[Mailman-Developers] Interesting study -- spam on postedaddresses...

Chuq Von Rospach chuqui@plaidworks.com
Thu, 21 Feb 2002 17:36:34 -0800 

On 2/21/02 5:25 PM, "John Morton" <jwm@plain.co.nz> wrote:

>> Nobody has bothered to do this YET. That we know of. But the spamhacks are
>> evolving rapidly.
> 
> Well, let's find out shall we? Set up a honeypot private list containing a
> collection of free mail accounts, then cycle through the account every week
> checking for spam and making some postings to keep the traffic up. Enough
> with the armchair anthropology, already!

Um, John? I've been doing that for months. It's a standard tactic I use to
test for archive harvests. No offense, but given I'd already thought of the
"subscribe and harvest" attack, wouldn't you think I also would have looked
for ways to detect it?

I just don't like to talk about it. One has to think the harvesters are
listening. I don't like giving away too many secrets -- but at the same
time, it's something we have ot share ideas and concepts over...

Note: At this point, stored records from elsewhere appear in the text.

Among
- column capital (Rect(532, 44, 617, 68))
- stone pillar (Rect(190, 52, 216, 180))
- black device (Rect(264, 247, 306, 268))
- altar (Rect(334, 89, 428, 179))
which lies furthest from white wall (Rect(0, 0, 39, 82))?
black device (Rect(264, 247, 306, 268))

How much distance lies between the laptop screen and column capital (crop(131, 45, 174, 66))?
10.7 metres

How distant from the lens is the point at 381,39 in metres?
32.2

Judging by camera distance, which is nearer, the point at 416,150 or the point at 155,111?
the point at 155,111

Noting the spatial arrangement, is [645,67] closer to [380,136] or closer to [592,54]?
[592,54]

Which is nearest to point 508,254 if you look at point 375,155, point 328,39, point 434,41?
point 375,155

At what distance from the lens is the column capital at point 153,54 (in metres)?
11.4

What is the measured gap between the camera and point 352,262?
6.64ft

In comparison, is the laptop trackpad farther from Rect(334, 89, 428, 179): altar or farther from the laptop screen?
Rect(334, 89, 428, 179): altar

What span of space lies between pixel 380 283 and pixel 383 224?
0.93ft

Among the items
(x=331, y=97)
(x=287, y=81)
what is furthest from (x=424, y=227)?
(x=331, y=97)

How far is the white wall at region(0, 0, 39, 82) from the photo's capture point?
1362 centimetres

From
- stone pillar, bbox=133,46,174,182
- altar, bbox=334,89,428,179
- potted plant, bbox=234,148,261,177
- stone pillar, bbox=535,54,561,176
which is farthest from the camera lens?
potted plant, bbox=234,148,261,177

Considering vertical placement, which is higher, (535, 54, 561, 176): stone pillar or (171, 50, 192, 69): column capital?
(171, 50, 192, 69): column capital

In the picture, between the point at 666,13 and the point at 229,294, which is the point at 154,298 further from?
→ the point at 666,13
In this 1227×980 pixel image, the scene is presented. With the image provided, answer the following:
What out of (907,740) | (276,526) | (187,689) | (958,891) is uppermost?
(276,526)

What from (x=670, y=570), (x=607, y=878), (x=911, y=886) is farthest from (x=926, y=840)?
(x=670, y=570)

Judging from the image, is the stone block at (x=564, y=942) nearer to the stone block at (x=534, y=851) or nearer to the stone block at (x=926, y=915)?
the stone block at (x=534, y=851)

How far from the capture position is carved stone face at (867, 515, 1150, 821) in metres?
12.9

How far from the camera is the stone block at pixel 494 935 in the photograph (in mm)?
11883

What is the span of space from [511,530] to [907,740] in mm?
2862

> So basically you need to deploy a countermeasure, monitor it's effectiveness,
> and deploy another when it fails. Repeat for as long as you consider it
> important, or can tolerate not resorting to private archives, and
> establishing better trust relationships with the subscribers.

Yup. Sounds familiar.

>> Fact is, if they want your subscribers, they can get them. Or more
>> correctly, your subscribers that post -- but if everyone lurks in fear, why
>> hav a mail list?
> 
> I think we all need to take a deep breath and say 'It's only junkmail'.
> They're not spending up large on your credit card or pouring sugar into your
> gas tank. 

I won't argue. I expect Jay will pop up shortly and do it for me. Which is,
I think, the point. Just because you aren't too sensitive to the mail
doesn't mean others aren't -- so we have to keep all of the views in mind.
And this is a case where I actually side more on your view, but still
understand the need to manage this for those that don't have my tolerance
level.

> It's probably one of the top three or four already. Do listserv and majordomo
> admins have a major spam problem?

Majordomo I did. Majordomo II? I dunno. Ditto listserv. I simply haven't
looked.

> (of course you have to publish the mailing list address, so you can deduce
> the admin address from that...:-)

Only if you don't change them. Making them standard might not be a good
idea, once they're hidden behind contact forms.

> The problem with obscurity as a security tool is that it's not reliable.

It only works until it fails, and then you can't fix it. And I've found it
invariably fails at 10PM on a Friday night, when you're about to leave for
the weekend -- unless it's 2PM on a Thursday with a Friday deadline.

> Obscurity is useful. In our case, it's the only prevention tool we have.

I'm not sure obscurity is the right word. Most of what we're talking about
is more of a cloaking effort.


-- 
Chuq Von Rospach, Architech
chuqui@plaidworks.com -- http://www.chuqui.com/

The first rule of holes: If you are in one, stop digging.